◆ **문제 설명**
아래 기록에서 "wooden"라는 단어가 들어 있는 줄을 모두 찾아 한 줄도 빠짐없이 옮겨 적으세요.

◆ **제공 자료**
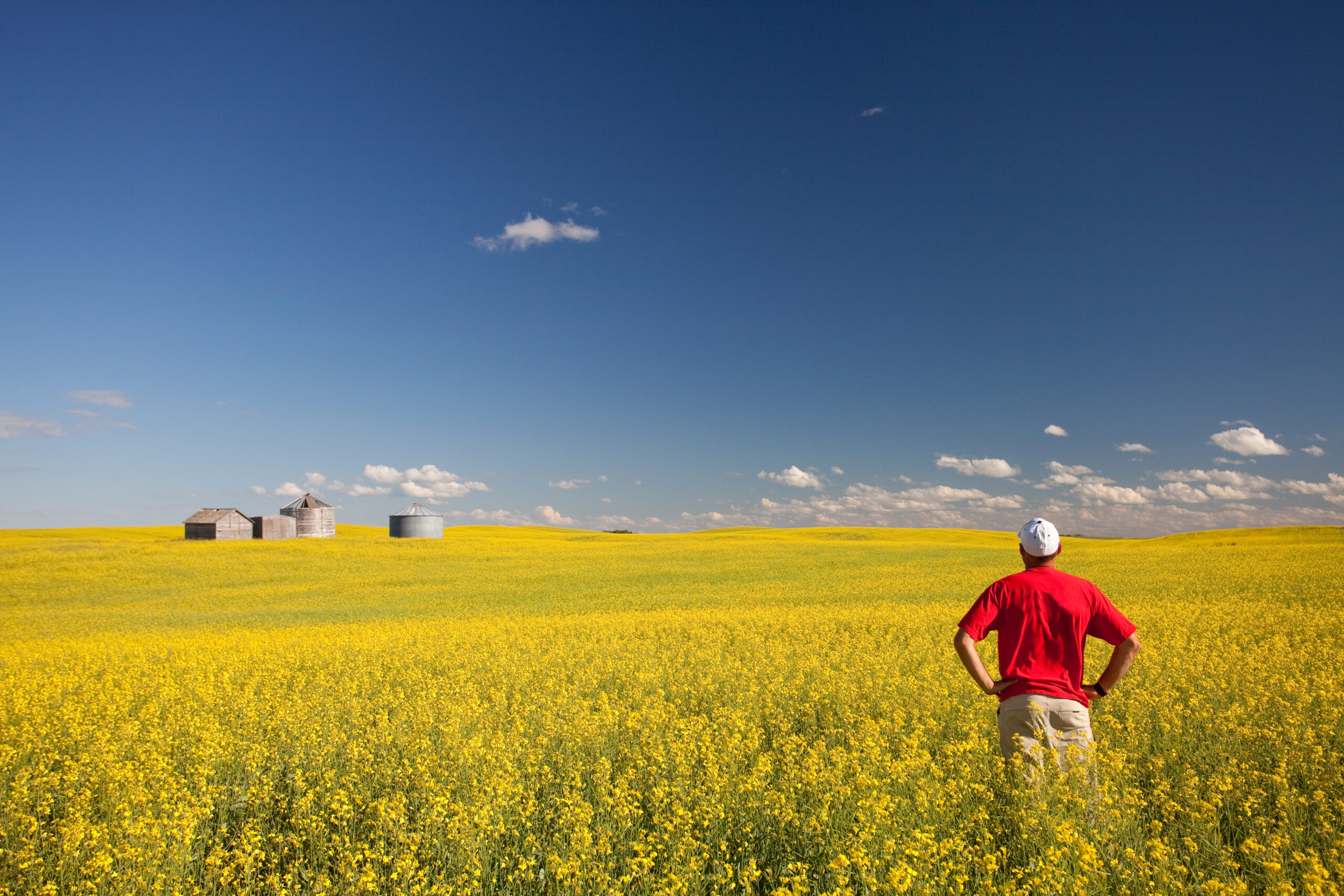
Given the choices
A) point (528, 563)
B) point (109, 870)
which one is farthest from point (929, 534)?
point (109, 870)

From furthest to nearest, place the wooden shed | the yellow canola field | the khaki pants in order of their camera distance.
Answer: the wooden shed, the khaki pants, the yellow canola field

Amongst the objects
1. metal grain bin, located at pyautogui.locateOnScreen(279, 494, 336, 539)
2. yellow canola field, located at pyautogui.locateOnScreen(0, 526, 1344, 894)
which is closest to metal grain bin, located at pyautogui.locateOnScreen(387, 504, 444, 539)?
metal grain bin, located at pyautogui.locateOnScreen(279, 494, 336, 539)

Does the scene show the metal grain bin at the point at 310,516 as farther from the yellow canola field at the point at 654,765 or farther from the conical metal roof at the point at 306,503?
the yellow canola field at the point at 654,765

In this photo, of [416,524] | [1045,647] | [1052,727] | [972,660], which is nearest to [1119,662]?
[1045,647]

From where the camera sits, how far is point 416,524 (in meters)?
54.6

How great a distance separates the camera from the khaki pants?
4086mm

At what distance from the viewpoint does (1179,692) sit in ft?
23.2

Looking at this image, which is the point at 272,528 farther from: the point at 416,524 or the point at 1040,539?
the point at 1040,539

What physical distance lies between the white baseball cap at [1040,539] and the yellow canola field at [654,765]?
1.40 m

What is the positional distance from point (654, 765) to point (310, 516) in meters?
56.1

--

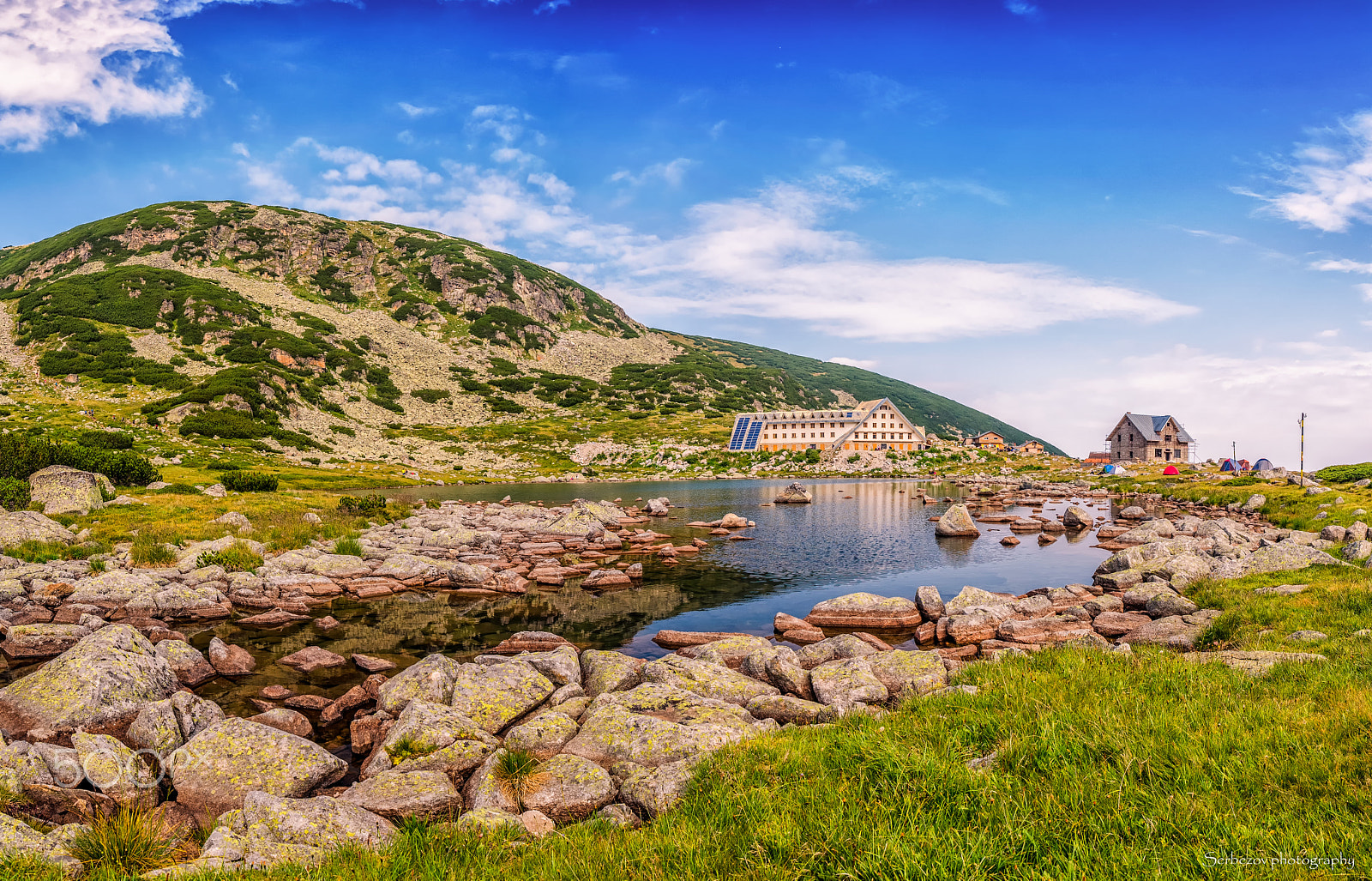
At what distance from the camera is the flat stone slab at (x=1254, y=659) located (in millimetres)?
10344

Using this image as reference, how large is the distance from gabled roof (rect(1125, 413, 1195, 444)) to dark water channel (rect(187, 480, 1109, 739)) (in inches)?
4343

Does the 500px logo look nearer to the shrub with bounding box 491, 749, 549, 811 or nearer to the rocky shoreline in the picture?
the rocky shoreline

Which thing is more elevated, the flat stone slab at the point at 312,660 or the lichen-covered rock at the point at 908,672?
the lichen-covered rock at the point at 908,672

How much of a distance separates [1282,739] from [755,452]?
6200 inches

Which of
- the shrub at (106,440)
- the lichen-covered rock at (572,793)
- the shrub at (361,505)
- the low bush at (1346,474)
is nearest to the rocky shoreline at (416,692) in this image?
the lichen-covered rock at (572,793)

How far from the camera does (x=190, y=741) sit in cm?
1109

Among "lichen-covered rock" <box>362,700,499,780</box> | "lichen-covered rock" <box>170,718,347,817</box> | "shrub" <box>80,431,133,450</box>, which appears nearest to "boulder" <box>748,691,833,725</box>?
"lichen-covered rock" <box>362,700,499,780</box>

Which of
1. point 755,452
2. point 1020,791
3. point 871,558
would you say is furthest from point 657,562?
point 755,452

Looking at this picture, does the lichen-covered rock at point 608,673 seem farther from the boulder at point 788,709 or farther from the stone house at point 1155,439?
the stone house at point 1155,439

◆ **작성 답변**
From furthest to nearest, place the wooden shed | the yellow canola field | the khaki pants in order of their camera distance.
Answer: the wooden shed, the khaki pants, the yellow canola field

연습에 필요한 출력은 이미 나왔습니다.